Aim of the task:
Lay out as a numbered list the lines of the data beginning with the line that contains "What is the numeric" and continuing through the end of the data. Omit blank lines and leave the pictures out.

Records:
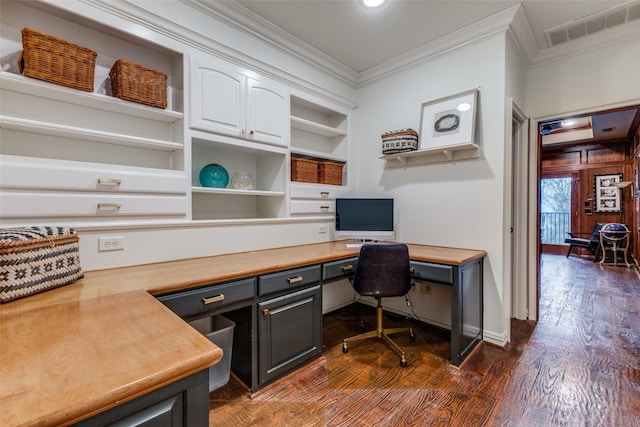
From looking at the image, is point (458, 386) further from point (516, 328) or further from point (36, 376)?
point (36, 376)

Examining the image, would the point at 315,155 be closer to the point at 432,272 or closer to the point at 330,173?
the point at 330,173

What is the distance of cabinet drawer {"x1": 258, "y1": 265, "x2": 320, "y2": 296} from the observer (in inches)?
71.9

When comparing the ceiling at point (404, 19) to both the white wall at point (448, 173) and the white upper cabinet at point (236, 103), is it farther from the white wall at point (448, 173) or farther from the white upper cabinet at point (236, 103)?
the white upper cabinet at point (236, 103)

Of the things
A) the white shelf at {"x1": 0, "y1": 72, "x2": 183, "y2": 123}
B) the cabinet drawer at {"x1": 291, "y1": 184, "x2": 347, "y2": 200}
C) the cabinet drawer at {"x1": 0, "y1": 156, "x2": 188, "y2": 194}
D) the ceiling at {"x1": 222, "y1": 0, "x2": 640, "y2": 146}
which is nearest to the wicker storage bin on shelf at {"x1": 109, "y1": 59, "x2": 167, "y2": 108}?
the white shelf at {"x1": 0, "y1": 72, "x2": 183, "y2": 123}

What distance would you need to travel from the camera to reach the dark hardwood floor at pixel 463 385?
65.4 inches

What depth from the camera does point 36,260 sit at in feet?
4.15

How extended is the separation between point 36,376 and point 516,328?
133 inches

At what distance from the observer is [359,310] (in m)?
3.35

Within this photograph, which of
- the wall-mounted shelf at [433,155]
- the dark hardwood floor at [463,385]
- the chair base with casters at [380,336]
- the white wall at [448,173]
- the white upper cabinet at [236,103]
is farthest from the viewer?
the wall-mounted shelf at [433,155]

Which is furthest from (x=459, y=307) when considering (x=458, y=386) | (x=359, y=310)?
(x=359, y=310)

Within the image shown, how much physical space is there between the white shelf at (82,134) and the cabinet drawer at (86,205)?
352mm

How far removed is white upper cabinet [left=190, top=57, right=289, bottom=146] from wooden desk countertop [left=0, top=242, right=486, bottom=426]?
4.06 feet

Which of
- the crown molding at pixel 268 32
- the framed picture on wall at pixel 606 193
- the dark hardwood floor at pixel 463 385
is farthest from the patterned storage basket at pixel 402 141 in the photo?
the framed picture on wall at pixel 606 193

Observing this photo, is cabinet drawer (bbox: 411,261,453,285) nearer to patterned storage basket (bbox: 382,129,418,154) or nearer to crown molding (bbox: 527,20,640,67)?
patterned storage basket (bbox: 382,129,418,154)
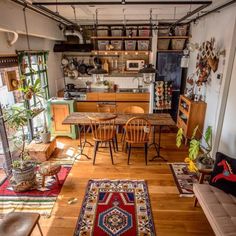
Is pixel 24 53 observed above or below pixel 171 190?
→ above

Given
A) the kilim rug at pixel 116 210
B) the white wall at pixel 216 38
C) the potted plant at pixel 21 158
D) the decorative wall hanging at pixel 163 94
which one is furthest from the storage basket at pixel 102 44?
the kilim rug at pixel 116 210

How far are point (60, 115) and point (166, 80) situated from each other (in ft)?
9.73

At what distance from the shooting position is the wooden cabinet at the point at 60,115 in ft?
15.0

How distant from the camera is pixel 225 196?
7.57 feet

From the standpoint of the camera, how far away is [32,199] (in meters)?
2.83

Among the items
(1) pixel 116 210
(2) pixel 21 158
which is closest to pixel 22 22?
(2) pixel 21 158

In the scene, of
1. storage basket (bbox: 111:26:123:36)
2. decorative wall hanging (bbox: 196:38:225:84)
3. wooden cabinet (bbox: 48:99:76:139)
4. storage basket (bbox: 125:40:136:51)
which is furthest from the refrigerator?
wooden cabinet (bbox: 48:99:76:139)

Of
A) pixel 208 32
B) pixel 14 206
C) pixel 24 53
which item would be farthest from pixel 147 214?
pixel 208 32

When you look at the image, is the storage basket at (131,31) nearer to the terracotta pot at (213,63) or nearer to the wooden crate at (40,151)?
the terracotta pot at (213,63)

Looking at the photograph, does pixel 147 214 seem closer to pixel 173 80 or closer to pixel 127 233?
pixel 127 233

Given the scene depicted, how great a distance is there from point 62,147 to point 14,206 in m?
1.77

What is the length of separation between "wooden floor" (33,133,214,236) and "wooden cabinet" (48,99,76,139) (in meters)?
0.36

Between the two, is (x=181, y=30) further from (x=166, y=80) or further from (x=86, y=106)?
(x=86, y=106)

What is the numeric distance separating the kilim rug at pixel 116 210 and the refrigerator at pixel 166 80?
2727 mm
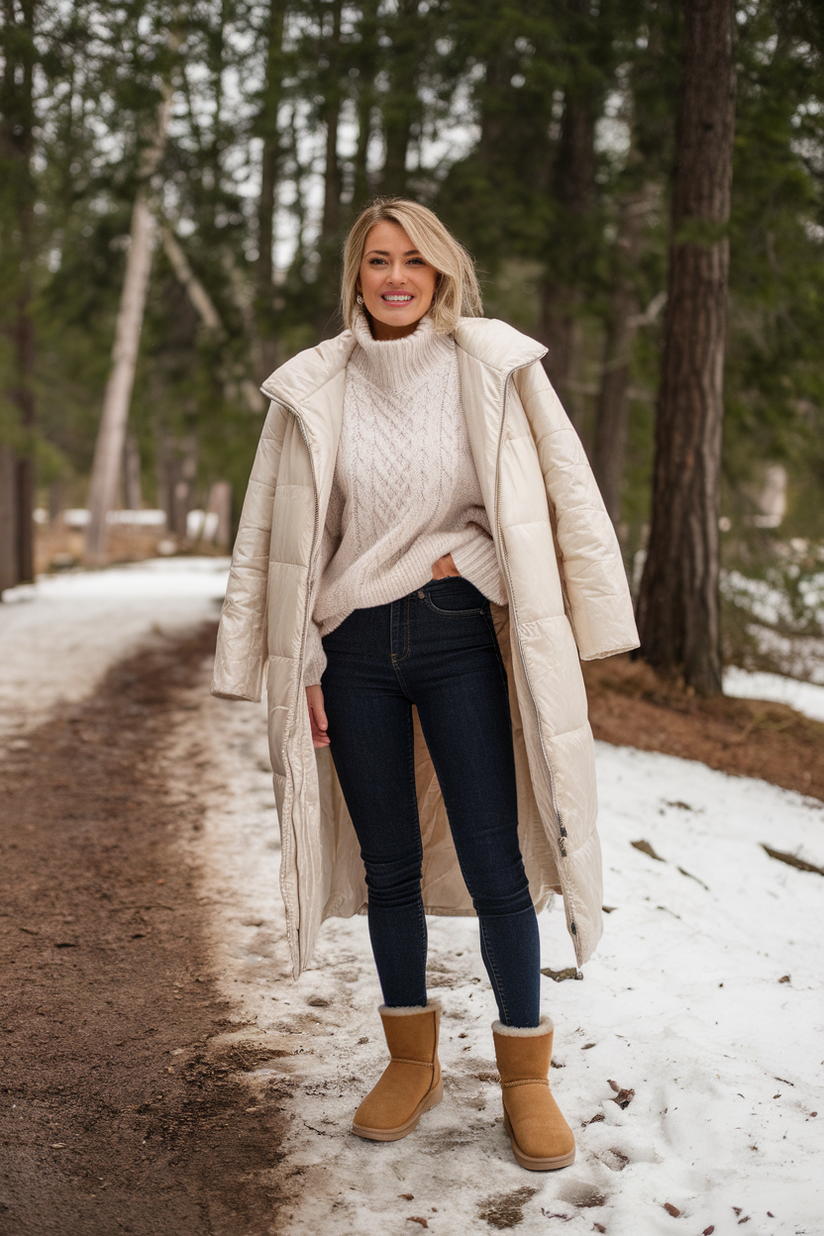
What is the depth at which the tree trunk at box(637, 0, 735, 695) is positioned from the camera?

Full response:
1. What is the numeric distance separating the kilim rug at pixel 116 210 and the refrigerator at pixel 166 80?
2. 2727 mm
3. What is the depth at which the tree trunk at box(637, 0, 735, 695) is positioned from the camera?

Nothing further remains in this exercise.